**What you will do**
Say whether each statement agrees with the biography of Ellie Gaccetta, giving yes or no and quoting the deciding words of the biography: 1. Ellie's mother was 92 when she fell and broke her hip. 2. Ellie planned her second book before starting it. 3. Ellie lives in a suburb east of Denver.

**Excerpt**
==========

Eleanor (Ellie) Gaccetta, MBA is an author, speaker and home cook/baker. Formally she was a legislative and policy analyst for the State of Colorado, the City and County of Broomfield, and after leaving government services she was a private contractor. Ellie’s almost forty-year career ceased when her mother fell and broke her hip at age 92.
Thus began Ellie’s own journey of being a 24/7 sole caregiver for her mother for the next nine and one half years. During that time her book One Caregiver’s Journey was born with personal memories, insight and advice for caregivers. The book is a snapshot of the realities, changes and challenges of caregiving. During the six months after her mother’s passing at age 102, Ellie journaled about her reintegration back into the world. “The biggest challenge to reintegration after nearly 10 years of isolation has bee to not be an outsider looking into the world that passed you by.”
Ellie’s second book, Generations of Good food, wasn’t planned. It was a labor of love that consumed her time during the pandemic lockdown. It incorporates recipes, stories, and anecdotes from six generations of her Italian family. It is a book for the kitchen novice and seasoned cook and baker.
Today she lives in a suburb west of Denver where she enjoys spending time with family, being outdoors, cooking, baking and gardening. During the pandemic she committed to remaining healthy, getting in shape and staying fit. After the pandemic she walks 2-3 miles daily and has become a gym shark.
Radio Interview with Jo Anne White
“There are times when the isolation of being a caregiver sends you outdoors and makes you think you’ve gone bonkers.”
After a forty-year career with state and county government in Colorado, author Gaccetta found herself in the unenviable position of providing round-the-clock care to her 92-year-old mother, twenty-four hours a day. This journey lasted for the final nine and a half years of her mother’s life. The stories so intimately shared in this book serve not only as a personal documentation of that decade of her caregiving experiences but also as an extremely comprehensive guide for anyone who finds themselves new to the role of primary, full-time caregiver.

==========

[Data records]

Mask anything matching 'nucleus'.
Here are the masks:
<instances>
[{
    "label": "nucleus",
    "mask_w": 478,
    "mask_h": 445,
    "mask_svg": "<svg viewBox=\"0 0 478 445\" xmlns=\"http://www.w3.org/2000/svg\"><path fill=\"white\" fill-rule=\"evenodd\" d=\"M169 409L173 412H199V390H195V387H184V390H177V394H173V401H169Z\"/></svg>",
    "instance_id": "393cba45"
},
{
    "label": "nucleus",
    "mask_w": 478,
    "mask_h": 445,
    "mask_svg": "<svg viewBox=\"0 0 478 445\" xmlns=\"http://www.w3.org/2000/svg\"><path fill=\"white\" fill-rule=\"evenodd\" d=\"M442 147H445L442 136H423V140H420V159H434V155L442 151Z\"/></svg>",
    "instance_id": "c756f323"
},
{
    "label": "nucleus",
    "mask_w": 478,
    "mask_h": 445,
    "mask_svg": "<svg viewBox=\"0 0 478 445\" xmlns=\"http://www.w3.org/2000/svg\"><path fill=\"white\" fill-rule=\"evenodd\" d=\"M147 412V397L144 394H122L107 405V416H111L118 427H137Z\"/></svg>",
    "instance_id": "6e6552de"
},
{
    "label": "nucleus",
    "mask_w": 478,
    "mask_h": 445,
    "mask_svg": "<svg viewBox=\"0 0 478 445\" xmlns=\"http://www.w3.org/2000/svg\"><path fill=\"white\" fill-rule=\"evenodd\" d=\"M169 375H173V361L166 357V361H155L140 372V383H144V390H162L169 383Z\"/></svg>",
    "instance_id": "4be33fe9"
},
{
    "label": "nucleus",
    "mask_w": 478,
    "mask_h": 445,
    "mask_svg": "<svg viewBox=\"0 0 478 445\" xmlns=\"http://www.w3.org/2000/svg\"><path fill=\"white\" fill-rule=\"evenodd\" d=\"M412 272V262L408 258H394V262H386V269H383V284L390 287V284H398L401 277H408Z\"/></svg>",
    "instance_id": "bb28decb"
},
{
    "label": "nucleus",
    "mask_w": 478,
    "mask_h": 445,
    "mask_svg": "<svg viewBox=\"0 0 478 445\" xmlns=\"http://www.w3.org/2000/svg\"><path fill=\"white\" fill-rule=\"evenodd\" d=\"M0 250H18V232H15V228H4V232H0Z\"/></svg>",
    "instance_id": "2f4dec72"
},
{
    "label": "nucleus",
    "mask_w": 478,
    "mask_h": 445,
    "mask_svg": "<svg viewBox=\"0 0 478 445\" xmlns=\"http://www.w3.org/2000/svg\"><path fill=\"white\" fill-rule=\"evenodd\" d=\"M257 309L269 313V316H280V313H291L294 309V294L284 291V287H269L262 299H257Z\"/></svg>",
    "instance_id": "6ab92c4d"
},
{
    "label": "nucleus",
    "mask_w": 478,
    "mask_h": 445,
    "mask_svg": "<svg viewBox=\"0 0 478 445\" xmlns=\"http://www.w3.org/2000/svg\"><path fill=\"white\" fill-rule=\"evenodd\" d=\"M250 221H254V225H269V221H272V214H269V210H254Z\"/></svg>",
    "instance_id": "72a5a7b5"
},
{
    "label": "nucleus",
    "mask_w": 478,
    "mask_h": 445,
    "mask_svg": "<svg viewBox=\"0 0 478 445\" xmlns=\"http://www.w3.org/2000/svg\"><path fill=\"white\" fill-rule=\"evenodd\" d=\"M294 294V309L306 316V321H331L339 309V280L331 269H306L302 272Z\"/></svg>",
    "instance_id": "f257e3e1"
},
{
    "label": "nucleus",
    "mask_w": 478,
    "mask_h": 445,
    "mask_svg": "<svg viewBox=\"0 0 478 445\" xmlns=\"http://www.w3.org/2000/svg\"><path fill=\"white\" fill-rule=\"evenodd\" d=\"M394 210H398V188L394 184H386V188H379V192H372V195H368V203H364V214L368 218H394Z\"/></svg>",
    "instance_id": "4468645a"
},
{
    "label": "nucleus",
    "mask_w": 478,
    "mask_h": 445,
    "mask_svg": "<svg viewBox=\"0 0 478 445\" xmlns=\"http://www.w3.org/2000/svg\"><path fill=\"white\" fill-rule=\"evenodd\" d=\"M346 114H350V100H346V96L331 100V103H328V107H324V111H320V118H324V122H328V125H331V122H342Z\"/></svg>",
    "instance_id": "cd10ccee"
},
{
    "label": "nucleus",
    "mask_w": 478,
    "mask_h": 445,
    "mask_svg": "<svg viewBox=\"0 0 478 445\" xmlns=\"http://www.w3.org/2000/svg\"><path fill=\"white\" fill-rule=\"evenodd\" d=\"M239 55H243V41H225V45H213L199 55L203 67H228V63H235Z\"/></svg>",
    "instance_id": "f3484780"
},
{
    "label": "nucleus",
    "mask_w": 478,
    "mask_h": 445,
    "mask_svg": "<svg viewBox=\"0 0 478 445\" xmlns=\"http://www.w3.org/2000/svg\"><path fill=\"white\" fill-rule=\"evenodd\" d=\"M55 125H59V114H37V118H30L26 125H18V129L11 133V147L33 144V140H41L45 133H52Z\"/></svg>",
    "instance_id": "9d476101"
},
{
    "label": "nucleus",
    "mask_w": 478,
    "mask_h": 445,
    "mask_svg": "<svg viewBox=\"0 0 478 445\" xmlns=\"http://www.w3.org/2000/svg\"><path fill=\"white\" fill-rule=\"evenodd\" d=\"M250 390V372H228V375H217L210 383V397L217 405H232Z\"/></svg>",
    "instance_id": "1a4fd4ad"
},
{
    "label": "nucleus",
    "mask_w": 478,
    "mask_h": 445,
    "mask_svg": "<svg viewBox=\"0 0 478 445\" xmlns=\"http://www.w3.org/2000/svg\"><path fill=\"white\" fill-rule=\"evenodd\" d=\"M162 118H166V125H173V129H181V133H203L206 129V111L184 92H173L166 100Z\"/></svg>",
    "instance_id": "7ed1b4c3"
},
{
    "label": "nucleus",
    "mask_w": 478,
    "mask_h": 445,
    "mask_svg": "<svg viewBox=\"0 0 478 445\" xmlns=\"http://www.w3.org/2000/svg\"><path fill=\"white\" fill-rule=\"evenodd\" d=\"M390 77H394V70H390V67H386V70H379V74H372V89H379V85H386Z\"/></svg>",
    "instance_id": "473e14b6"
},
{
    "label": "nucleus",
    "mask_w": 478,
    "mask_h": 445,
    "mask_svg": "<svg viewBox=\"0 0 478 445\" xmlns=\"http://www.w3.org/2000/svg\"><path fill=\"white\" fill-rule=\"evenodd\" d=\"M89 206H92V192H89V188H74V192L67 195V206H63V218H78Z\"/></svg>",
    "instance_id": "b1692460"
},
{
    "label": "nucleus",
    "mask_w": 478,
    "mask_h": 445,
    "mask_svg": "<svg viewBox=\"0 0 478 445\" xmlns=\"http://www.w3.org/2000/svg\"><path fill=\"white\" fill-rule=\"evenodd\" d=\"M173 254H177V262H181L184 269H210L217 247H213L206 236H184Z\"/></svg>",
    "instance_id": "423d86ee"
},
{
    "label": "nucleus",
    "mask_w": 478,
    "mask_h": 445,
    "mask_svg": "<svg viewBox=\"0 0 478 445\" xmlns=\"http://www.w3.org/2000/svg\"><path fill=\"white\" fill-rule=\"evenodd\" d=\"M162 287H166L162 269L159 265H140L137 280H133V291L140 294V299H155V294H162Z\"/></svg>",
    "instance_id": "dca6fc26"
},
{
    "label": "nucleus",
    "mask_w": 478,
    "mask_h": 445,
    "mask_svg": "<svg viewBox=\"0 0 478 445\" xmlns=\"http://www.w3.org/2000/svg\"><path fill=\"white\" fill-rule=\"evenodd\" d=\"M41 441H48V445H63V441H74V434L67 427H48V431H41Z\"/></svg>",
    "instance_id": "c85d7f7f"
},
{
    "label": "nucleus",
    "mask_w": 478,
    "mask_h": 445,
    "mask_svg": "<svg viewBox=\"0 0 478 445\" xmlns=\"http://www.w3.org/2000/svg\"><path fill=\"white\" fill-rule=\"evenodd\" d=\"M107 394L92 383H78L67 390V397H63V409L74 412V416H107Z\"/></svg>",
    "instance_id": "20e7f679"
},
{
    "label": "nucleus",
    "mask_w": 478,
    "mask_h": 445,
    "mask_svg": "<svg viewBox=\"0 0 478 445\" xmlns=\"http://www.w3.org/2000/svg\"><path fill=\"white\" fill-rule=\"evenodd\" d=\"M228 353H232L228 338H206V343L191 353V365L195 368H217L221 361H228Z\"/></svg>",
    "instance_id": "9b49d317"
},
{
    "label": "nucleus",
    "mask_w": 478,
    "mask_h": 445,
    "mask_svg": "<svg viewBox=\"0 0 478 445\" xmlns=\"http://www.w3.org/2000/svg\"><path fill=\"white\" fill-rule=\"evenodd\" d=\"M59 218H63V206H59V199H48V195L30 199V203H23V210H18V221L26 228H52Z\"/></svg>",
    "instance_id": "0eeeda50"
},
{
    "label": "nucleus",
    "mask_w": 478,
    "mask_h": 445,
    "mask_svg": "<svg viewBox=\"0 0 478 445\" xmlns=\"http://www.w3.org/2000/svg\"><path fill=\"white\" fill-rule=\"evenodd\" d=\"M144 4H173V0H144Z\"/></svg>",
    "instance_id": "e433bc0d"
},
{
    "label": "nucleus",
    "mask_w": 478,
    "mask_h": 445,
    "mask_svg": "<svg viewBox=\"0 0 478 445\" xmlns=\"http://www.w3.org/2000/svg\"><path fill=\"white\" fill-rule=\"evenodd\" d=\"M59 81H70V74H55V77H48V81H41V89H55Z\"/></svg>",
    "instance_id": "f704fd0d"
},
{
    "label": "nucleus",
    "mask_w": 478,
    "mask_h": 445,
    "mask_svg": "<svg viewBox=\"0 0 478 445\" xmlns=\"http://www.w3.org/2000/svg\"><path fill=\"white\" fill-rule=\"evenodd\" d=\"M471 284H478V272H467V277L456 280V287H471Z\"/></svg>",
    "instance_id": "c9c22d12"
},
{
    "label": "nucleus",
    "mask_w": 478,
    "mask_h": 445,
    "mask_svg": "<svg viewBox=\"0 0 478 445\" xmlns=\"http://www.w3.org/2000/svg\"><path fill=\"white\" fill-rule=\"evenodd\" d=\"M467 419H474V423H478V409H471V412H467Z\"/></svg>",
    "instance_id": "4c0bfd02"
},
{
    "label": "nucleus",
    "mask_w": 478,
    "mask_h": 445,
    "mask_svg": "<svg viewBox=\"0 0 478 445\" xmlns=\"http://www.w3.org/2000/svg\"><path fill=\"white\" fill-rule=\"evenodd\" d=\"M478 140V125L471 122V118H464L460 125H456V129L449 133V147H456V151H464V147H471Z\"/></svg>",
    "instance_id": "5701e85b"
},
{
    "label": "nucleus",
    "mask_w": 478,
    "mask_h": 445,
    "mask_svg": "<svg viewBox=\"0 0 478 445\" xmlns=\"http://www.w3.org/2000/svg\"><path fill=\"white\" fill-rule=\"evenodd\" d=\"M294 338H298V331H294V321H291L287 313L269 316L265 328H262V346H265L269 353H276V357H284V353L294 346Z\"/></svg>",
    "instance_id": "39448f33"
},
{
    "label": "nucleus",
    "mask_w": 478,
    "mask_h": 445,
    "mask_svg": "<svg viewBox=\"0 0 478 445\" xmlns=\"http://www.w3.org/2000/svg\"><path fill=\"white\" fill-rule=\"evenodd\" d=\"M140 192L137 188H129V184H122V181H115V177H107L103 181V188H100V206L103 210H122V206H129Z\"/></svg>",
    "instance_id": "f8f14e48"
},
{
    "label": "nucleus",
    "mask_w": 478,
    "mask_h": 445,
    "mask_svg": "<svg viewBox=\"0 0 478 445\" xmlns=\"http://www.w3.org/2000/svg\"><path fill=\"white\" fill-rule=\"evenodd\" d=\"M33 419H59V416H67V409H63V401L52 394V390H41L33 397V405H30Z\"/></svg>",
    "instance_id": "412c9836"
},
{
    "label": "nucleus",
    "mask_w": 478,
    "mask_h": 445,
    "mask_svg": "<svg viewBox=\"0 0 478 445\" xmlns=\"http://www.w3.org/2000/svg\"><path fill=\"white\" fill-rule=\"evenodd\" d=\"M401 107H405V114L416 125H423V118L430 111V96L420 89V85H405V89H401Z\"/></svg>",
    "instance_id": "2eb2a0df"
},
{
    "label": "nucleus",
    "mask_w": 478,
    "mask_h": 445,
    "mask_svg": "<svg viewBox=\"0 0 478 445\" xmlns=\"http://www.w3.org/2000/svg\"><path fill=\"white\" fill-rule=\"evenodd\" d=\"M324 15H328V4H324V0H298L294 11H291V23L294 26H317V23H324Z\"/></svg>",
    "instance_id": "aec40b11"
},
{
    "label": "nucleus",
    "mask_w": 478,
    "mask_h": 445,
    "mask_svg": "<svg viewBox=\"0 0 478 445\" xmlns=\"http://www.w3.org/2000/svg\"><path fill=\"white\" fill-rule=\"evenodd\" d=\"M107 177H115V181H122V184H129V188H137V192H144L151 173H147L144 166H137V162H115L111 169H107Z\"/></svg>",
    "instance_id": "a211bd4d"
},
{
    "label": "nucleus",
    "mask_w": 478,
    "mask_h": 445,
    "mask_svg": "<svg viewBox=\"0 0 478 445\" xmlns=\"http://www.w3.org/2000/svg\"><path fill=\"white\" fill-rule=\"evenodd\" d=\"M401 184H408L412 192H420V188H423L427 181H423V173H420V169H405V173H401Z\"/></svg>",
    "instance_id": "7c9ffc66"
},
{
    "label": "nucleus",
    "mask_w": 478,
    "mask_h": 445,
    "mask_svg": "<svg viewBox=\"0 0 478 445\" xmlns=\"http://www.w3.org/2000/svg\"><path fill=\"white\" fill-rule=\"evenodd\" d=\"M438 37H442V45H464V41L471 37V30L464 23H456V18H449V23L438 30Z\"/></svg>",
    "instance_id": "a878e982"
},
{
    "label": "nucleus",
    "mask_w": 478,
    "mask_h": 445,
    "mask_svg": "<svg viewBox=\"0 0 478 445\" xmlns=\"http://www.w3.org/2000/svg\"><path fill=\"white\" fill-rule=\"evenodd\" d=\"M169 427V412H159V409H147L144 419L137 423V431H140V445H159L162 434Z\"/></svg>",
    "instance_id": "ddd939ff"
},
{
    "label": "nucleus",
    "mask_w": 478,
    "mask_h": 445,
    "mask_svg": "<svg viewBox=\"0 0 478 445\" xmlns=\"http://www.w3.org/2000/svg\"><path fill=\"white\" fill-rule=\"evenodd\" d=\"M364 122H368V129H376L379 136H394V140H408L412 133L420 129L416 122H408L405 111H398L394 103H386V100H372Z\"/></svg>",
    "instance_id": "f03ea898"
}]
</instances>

==========

**Result for this exercise**
1. Yes: "her mother fell and broke her hip at age 92"
2. No: "Generations of Good food, wasn’t planned"
3. No: "she lives in a suburb west of Denver"